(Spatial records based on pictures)
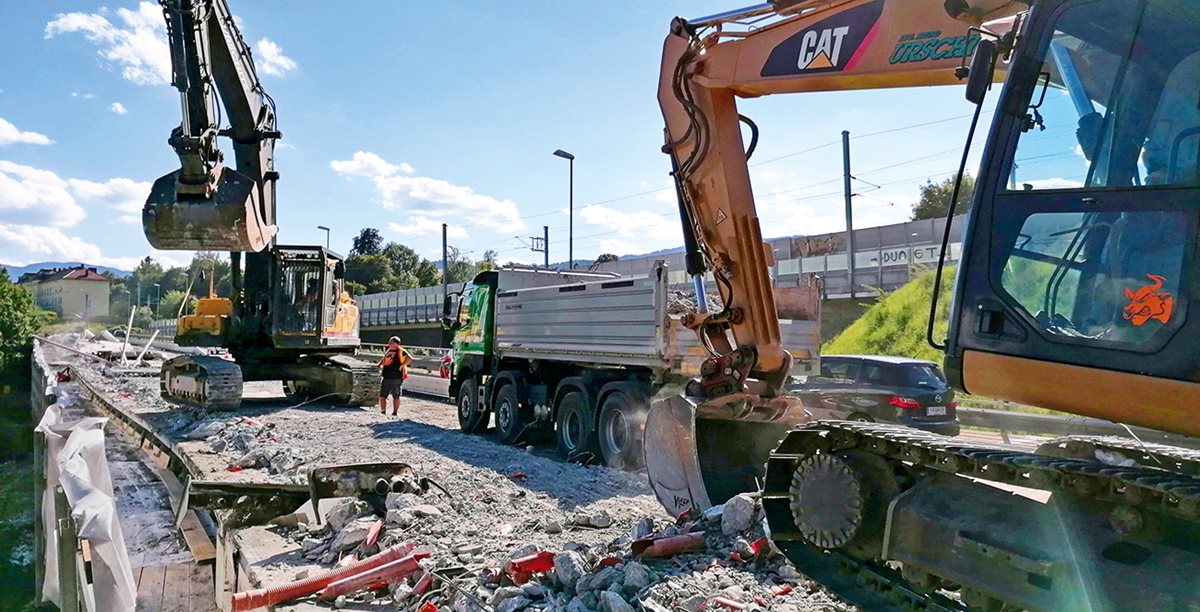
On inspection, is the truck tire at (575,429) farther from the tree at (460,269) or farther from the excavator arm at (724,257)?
the tree at (460,269)

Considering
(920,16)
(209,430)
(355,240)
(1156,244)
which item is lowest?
(209,430)

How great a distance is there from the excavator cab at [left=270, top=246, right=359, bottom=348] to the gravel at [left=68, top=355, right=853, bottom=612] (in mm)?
3782

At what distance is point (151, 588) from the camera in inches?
238

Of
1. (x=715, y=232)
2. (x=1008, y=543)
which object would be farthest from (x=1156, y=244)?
(x=715, y=232)

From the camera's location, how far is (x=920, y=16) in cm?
Result: 466

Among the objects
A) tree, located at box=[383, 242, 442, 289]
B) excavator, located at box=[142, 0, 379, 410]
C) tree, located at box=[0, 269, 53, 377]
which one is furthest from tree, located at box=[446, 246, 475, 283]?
excavator, located at box=[142, 0, 379, 410]

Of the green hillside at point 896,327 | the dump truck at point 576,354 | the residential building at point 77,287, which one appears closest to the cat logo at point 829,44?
the dump truck at point 576,354

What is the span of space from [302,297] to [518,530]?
35.2ft

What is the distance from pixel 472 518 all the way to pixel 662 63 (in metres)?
4.03

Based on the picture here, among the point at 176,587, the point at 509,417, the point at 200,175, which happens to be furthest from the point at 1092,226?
the point at 200,175

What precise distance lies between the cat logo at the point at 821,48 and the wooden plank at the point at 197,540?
5.82 metres

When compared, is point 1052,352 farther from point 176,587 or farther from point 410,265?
point 410,265

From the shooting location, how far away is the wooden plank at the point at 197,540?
21.7 feet

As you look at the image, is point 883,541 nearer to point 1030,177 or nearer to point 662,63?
point 1030,177
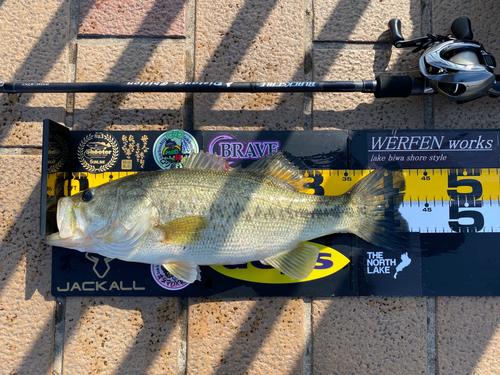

TASK DESCRIPTION
Retype all of the records above word for word, leaving out the pictures.

RESULT FOR THIS EXERCISE
On inspection, is the truck tire at (575,429) farther from the tree at (460,269) or farther from the excavator arm at (724,257)?
the tree at (460,269)

Considering
(920,16)
(209,430)
(355,240)
(1156,244)
which item is lowest?
(209,430)

How great a distance is there from the excavator cab at [left=270, top=246, right=359, bottom=348] to the gravel at [left=68, top=355, right=853, bottom=612] (in mm)?
3782

At what distance is point (151, 588) from the camera in inches?
238

Of
1. (x=715, y=232)
2. (x=1008, y=543)
which object would be farthest from (x=1156, y=244)?
(x=715, y=232)

From the camera's location, how far is (x=920, y=16) in cm?
Result: 466

Among the objects
A) tree, located at box=[383, 242, 442, 289]
B) excavator, located at box=[142, 0, 379, 410]
C) tree, located at box=[0, 269, 53, 377]
which one is furthest from tree, located at box=[446, 246, 475, 283]?
excavator, located at box=[142, 0, 379, 410]

Of the green hillside at point 896,327 | the dump truck at point 576,354 | the residential building at point 77,287, which one appears closest to the cat logo at point 829,44?
the dump truck at point 576,354

What is the span of space from [302,297] to [518,530]?
35.2ft

What is the distance from pixel 472 518 all the way to pixel 662 63 (in metres)?
4.03

Based on the picture here, among the point at 176,587, the point at 509,417, the point at 200,175, which happens to be furthest from the point at 1092,226?
the point at 200,175

What precise distance lies between the cat logo at the point at 821,48 and the wooden plank at the point at 197,540?
5.82 metres

When compared, is point 1052,352 farther from point 176,587 or farther from point 410,265?
point 410,265

From the shooting location, how far away is the wooden plank at the point at 197,540?
21.7 feet

As you look at the image, is point 883,541 nearer to point 1030,177 or nearer to point 662,63?
point 1030,177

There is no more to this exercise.